The images and footage, rarely seen before, showcase an array of endangered species in their remote habitats in southwestern Sichuan Province, including giant panda, red panda, Tibetan stump-tailed macaque and leopard cat.
“The multimedia materials are obtained under circumstances, where there was little external disturbance and therefore they truly reflect the conditions of those species in the wild,” said Jiang Zeyin, species programme officer at WWF-China.
The materials were filmed since 2011 by more than 100 infra-red camera traps set up in six nature reserves by WWF and its partners from the local forestry authority as part of the monitoring effort under the giant panda conservation programme.
With the footage, WWF conservation officers have gained a better understanding of the identification of animal traces and areas of their activities, the study of the impact of human activities on the species and management of nature reserves, according to Jiang.
“The images demonstrate that through the conservation of the giant panda, a flagship umbrella species, we can also protect other threatened wildlife from the same habitat and preserve biological diversity,” said Fan Zhiyong, director of WWF species programme in China. It is a tried method in WWF’s biodiversity conservation and the reason why WWF would underscore the value of protecting flagship species, he said.

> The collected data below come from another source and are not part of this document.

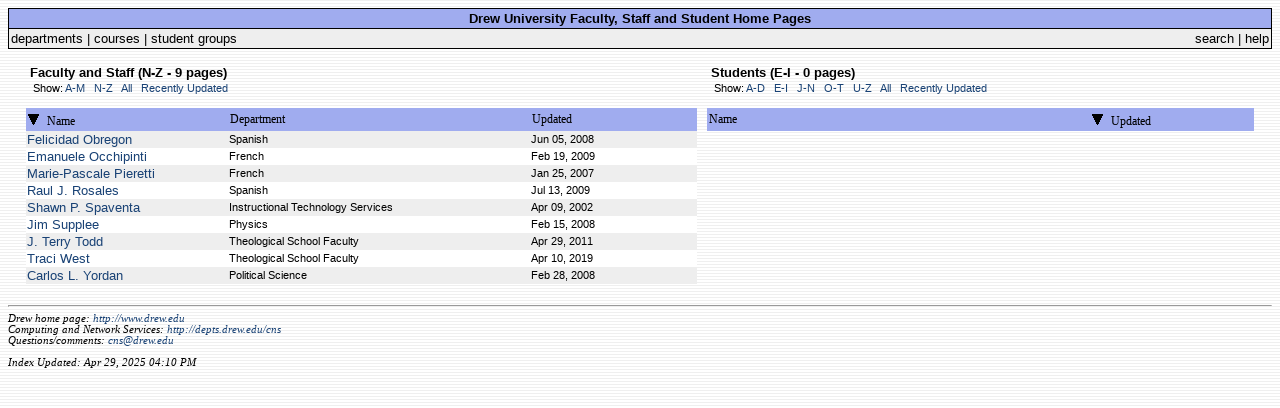

--- FILE ---
content_type: text/html; charset=UTF-8
request_url: https://users.drew.edu/?fs_sort=name&fs_limit=N-Z&stu_sort=date&stu_limit=E-I
body_size: 1560
content:
<!DOCTYPE HTML PUBLIC "-//W3C//DTD HTML 4.0 Transitional//EN">
<html>
<head>
<title>User Homepages @Drew University</title>
<link rel="stylesheet" type="text/css" href="user_index.css">
<link rel="alternate" type="application/rss+xml" title="Faculty/Staff" href="http://users.drew.edu/?rss=1&fs=1" />
<link rel="alternate" type="application/rss+xml" title="Students" href="http://users.drew.edu/?rss=1&stu=1" />
<meta name="robots" content="noindex,follow">
</head> <body>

China has more than 6,500 species of vertebrates representing 14 percent of the global total, making it one of the 12 globally recognized “mega-biodiversity” countries.
However, the population of more than 10 flagship and keystone species in China, which include Amur tigers, musk deer and the Yangtze finless porpoise, have undergone a marked decline that was particularly severe between the 1960s and 1980s.
“The overall biodiversity in China is in decline despite partial improvement in some places. The main threat has been the habitat loss and fragmentation due to invasive human activities,” said Fan.
“Conservation of flagship species would not only benefit the ecological system, but also human development. Large-scale planning and implementation aimed at establishing a network of habitats should always be considered,” said Fan.